_YOUR ASSIGNMENT_
From the first line to the last, reproduce the records below exactly, omitting any picture.

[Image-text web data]
=== Begin Enclosure ===

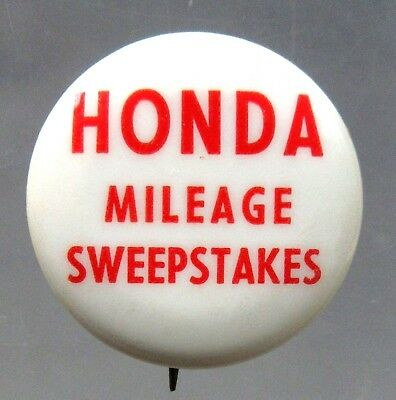 1967 HONDA MILEAGE SWEEPSTAKES vintage motorcycle pinback button a2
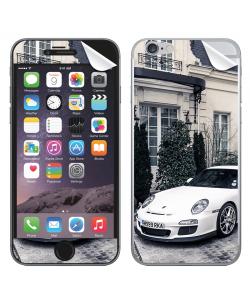 Porsche - iPhone 6 Skin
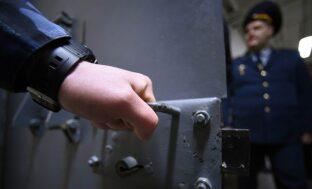 Конфликт двух водителей в Астрахани закончился госпитализацией и уголовным делом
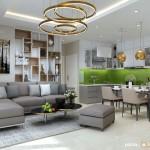 Thiết kế nội thất căn hộ chung cư 103m2 Everrich Infinity – Anh Vương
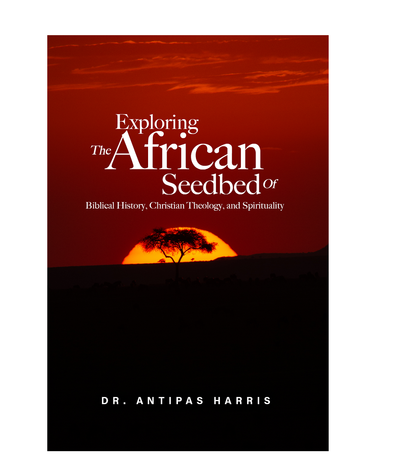 T.D. Jakes - African Seedbed of Biblical History MP4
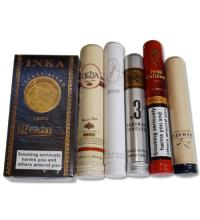 International Mixed Tubed-Selection Sampler - 15 Cigars
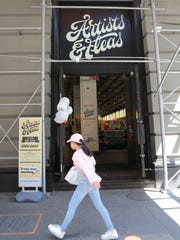 The exterior of Artists & Fleas on Broadway in New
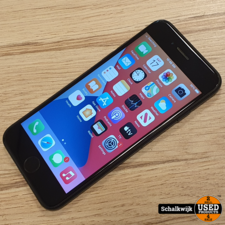 iphone 7 Apple iPhone 7 Black 128Gb in nette staat met nieuwe accu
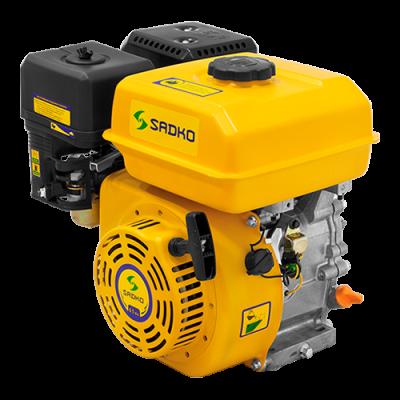 Двигун бензиновий Sadko GE-210 (8009857)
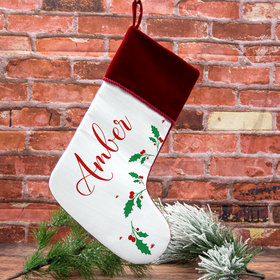 Personalized Stocking Holly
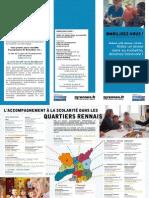 Plaquette mobilisez vous 2014 WEB.pdf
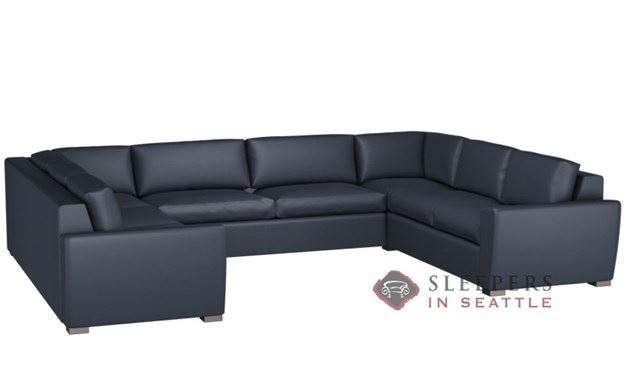 Lazar Geo Leather U-Sectional 2-Cushion Condo Sleeper (Queen)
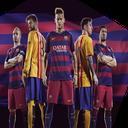 تصاویربازیکنان بارسلونا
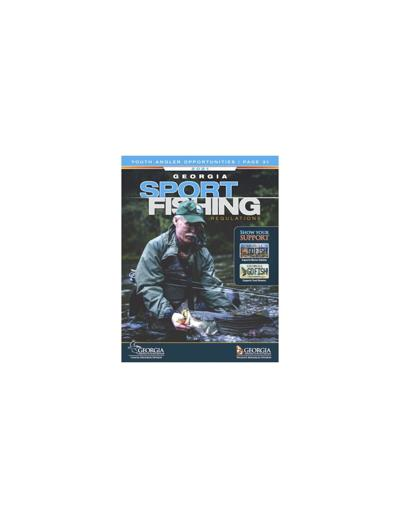 2021 Fishing Regs Cover.jpg
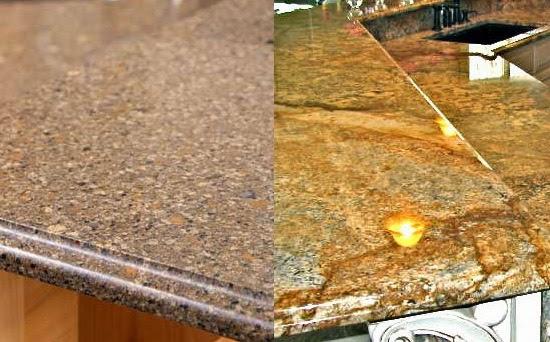 Best Quartzite Vs Quartz Countertops Photos   Home Decorating .
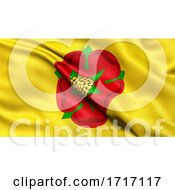 Flag Of Lancashire Waving In The Wind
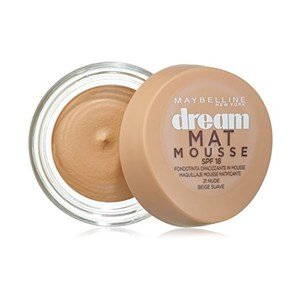 Image of   Mousse Make-up Foundation Dream Matt Maybelline (18 ml) 50 - Sun bronze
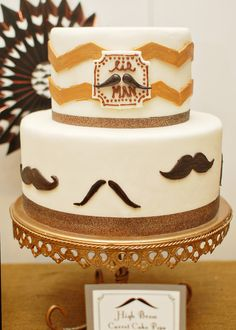 Cake from a Little Man Mustache Party #littleman #mustachecake
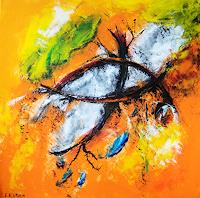 Susanne-Koettgen-Abstraktes-Moderne-Abstrakte-Kunst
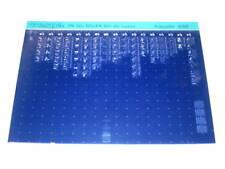 Microfich Ersatzteilkatalog Vespa PK 50-125 /50-80 6/85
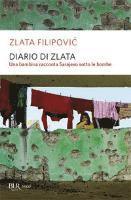 Zlata S Diary Zlata Filipovic H 228 Ftad 9780140374636 border=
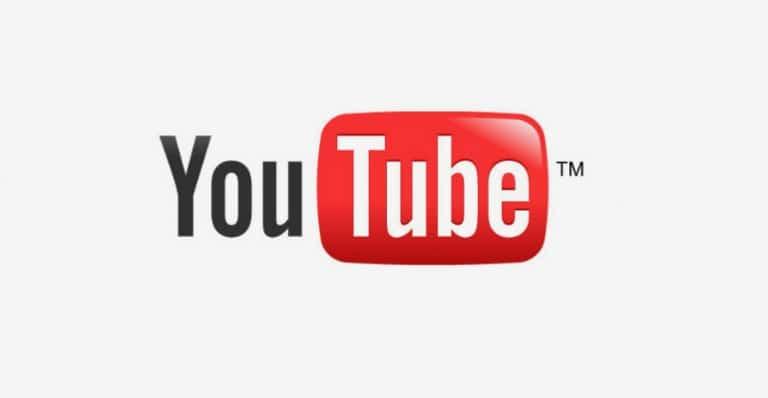 Mai 2020 : Découvrez le top 10 Youtube de la chaîne officielle de l'Eurovision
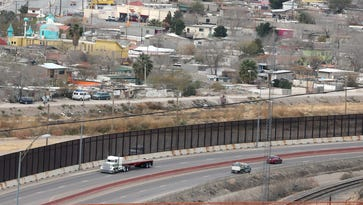 El Paso leaders say city is safe because of people, law enforcement not border fence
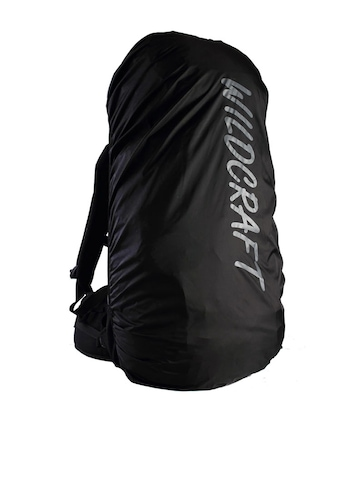 Wildcraft Unisex Black Rain Cover for Backpacks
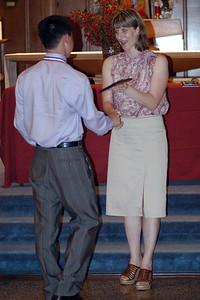 Patrick receiving his Science Award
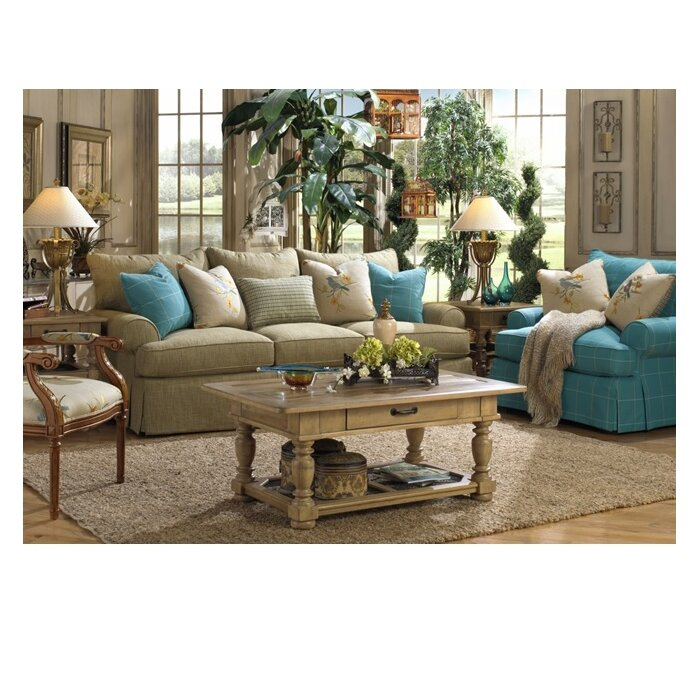 Wonderful Paula Deen Home Alex Sofa U0026 Reviews | Wayfair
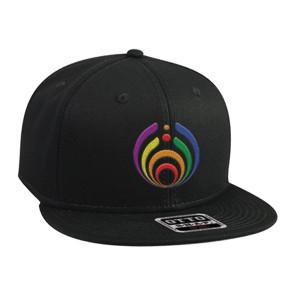 Rainbow Bass Drop Hat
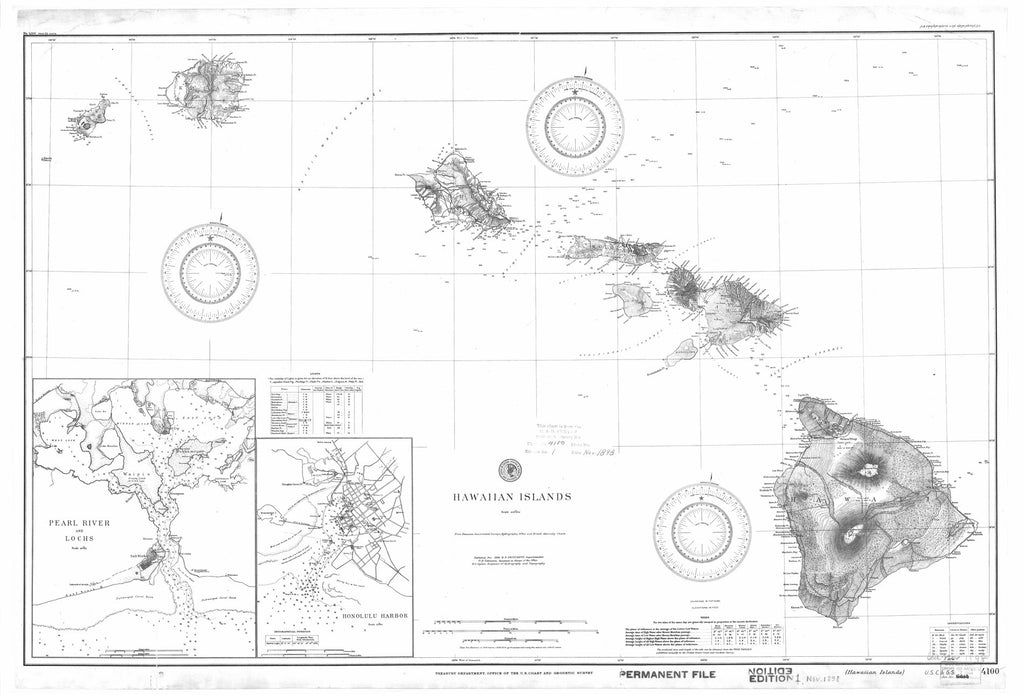 18 x 24 inch 1898 US old nautical map drawing chart of Hawaiian Islands From  US Coast & Geodetic Survey x1207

=== End Enclosure ===

_ANSWER TO THE PROBLEM_
 1967 HONDA MILEAGE SWEEPSTAKES vintage motorcycle pinback button a2
 Porsche - iPhone 6 Skin
 Конфликт двух водителей в Астрахани закончился госпитализацией и уголовным делом
 Thiết kế nội thất căn hộ chung cư 103m2 Everrich Infinity – Anh Vương
 T.D. Jakes - African Seedbed of Biblical History MP4
 International Mixed Tubed-Selection Sampler - 15 Cigars
 The exterior of Artists & Fleas on Broadway in New
 iphone 7 Apple iPhone 7 Black 128Gb in nette staat met nieuwe accu
 Двигун бензиновий Sadko GE-210 (8009857)
 Personalized Stocking Holly
 Plaquette mobilisez vous 2014 WEB.pdf
 Lazar Geo Leather U-Sectional 2-Cushion Condo Sleeper (Queen)
 تصاویربازیکنان بارسلونا
 2021 Fishing Regs Cover.jpg
 Best Quartzite Vs Quartz Countertops Photos   Home Decorating .
 Flag Of Lancashire Waving In The Wind
 Image of   Mousse Make-up Foundation Dream Matt Maybelline (18 ml) 50 - Sun bronze
 Cake from a Little Man Mustache Party #littleman #mustachecake
 Susanne-Koettgen-Abstraktes-Moderne-Abstrakte-Kunst
 Microfich Ersatzteilkatalog Vespa PK 50-125 /50-80 6/85
 Zlata S Diary Zlata Filipovic H 228 Ftad 9780140374636 border=
 Mai 2020 : Découvrez le top 10 Youtube de la chaîne officielle de l'Eurovision
 El Paso leaders say city is safe because of people, law enforcement not border fence
 Wildcraft Unisex Black Rain Cover for Backpacks
 Patrick receiving his Science Award
 Wonderful Paula Deen Home Alex Sofa U0026 Reviews | Wayfair
 Rainbow Bass Drop Hat
 18 x 24 inch 1898 US old nautical map drawing chart of Hawaiian Islands From  US Coast & Geodetic Survey x1207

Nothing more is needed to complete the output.